Could you return each line from the one bearing "Which of the snow-covered ski slope at" through the last line of the entries, exactly as it stands, with no pictures?

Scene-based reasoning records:
* BEGIN *

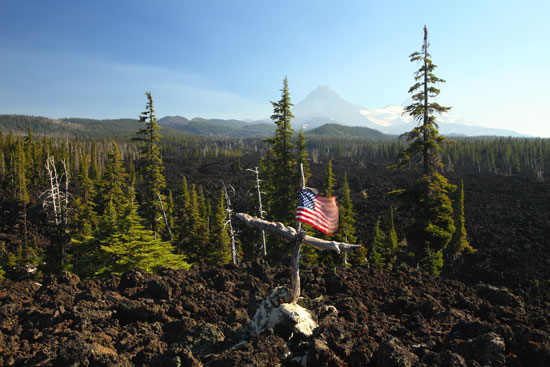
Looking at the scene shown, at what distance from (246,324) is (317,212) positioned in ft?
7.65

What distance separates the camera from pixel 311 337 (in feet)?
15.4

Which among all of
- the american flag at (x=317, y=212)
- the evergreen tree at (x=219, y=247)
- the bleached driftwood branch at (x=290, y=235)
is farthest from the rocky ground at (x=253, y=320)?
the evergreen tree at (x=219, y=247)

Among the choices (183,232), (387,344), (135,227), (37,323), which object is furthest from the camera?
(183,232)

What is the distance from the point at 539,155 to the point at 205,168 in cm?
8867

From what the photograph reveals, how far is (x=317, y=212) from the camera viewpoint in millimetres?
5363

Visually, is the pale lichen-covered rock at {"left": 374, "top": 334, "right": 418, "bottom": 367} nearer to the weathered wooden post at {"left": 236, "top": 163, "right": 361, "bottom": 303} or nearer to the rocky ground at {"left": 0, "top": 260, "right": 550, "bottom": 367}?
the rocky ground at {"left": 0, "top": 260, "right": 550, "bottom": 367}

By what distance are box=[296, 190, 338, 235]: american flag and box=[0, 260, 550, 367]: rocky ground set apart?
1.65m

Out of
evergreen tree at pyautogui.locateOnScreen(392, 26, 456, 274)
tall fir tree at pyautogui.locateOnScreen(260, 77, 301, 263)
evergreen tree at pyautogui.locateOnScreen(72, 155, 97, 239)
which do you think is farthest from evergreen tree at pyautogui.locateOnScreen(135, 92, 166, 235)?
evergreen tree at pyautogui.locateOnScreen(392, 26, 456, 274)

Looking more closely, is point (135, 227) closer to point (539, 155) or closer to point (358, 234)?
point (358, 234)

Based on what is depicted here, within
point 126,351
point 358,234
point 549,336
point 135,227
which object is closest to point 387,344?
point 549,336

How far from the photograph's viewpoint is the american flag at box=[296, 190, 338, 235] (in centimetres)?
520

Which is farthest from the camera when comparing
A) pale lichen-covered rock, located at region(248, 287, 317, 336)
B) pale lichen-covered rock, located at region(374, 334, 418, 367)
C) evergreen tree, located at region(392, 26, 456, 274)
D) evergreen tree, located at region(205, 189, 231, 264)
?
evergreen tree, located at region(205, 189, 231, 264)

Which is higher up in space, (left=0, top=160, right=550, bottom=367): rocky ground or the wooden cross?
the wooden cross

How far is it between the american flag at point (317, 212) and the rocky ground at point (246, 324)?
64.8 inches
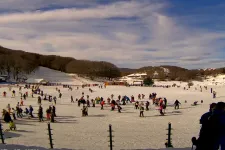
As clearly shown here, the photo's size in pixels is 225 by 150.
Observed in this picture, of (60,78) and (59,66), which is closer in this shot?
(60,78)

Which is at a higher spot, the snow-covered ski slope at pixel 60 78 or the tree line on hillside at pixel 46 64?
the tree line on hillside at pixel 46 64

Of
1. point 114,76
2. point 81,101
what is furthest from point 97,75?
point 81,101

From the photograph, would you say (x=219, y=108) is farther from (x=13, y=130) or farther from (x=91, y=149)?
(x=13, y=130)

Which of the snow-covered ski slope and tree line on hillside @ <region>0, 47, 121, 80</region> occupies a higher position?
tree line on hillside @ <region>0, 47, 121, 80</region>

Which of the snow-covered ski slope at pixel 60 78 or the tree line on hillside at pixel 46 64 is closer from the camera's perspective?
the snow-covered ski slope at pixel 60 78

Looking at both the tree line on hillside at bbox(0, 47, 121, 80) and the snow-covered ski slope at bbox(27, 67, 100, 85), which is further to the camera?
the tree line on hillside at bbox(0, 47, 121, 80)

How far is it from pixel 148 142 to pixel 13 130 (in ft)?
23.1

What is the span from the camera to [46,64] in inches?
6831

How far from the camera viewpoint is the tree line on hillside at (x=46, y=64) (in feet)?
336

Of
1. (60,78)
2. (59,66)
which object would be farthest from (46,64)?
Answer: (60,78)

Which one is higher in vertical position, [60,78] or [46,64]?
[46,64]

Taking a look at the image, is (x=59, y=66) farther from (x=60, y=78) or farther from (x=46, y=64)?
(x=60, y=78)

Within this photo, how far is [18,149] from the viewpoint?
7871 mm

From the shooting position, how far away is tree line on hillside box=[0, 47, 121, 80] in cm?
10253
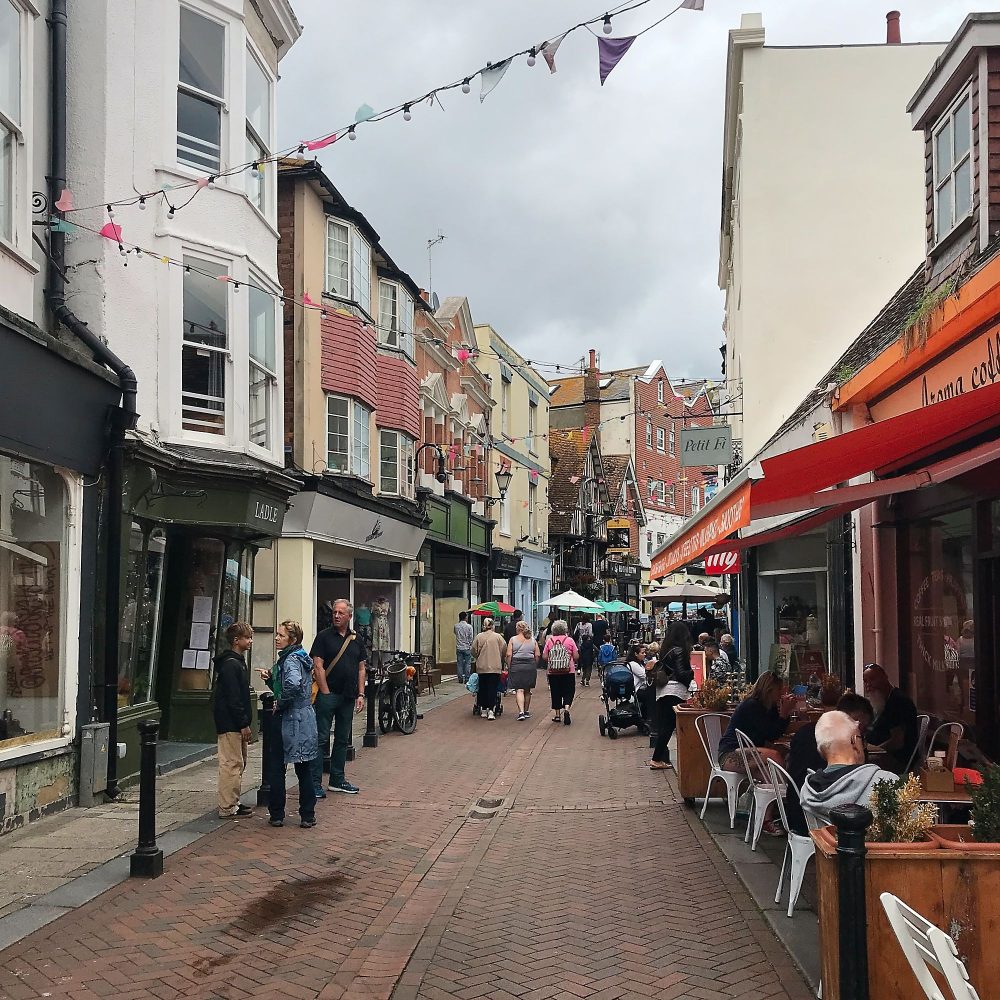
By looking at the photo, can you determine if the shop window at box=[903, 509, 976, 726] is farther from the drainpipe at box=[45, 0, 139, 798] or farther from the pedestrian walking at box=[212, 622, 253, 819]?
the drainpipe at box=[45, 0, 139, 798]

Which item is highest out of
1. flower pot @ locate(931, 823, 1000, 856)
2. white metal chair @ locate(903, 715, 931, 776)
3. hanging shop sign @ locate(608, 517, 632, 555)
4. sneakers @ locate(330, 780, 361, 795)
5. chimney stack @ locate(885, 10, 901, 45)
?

* END *

- _SOLUTION_:
Which of the snow-covered ski slope at pixel 60 78 or the tree line on hillside at pixel 46 64 is closer from the camera's perspective?
the snow-covered ski slope at pixel 60 78

Looking at both the tree line on hillside at bbox(0, 47, 121, 80) and the snow-covered ski slope at bbox(27, 67, 100, 85), which is further to the camera?
the tree line on hillside at bbox(0, 47, 121, 80)

How far is it from pixel 148 142 to pixel 13 130 (in ft)?
23.1

What is the span from the camera to [46,64] in inches?
6831

How far from the camera viewpoint is the tree line on hillside at (x=46, y=64) (in feet)?
336

Of
1. (60,78)
2. (59,66)
which object would be farthest from (46,64)?
Answer: (60,78)

Which one is higher in vertical position, [60,78] or [46,64]?
[46,64]

Taking a look at the image, is (x=59, y=66) farther from (x=60, y=78) or farther from (x=46, y=64)?
(x=60, y=78)

Within this photo, how far is [18,149] from the viewpoint?
7871 mm

From the shooting position, how far away is tree line on hillside box=[0, 47, 121, 80] in cm?
10253
By looking at the photo, can you determine if the shop window at box=[903, 509, 976, 726] is farther from the drainpipe at box=[45, 0, 139, 798] or farther from the pedestrian walking at box=[212, 622, 253, 819]?
the drainpipe at box=[45, 0, 139, 798]

Which item is highest out of
1. flower pot @ locate(931, 823, 1000, 856)
2. white metal chair @ locate(903, 715, 931, 776)
3. hanging shop sign @ locate(608, 517, 632, 555)
4. sneakers @ locate(330, 780, 361, 795)
5. chimney stack @ locate(885, 10, 901, 45)
?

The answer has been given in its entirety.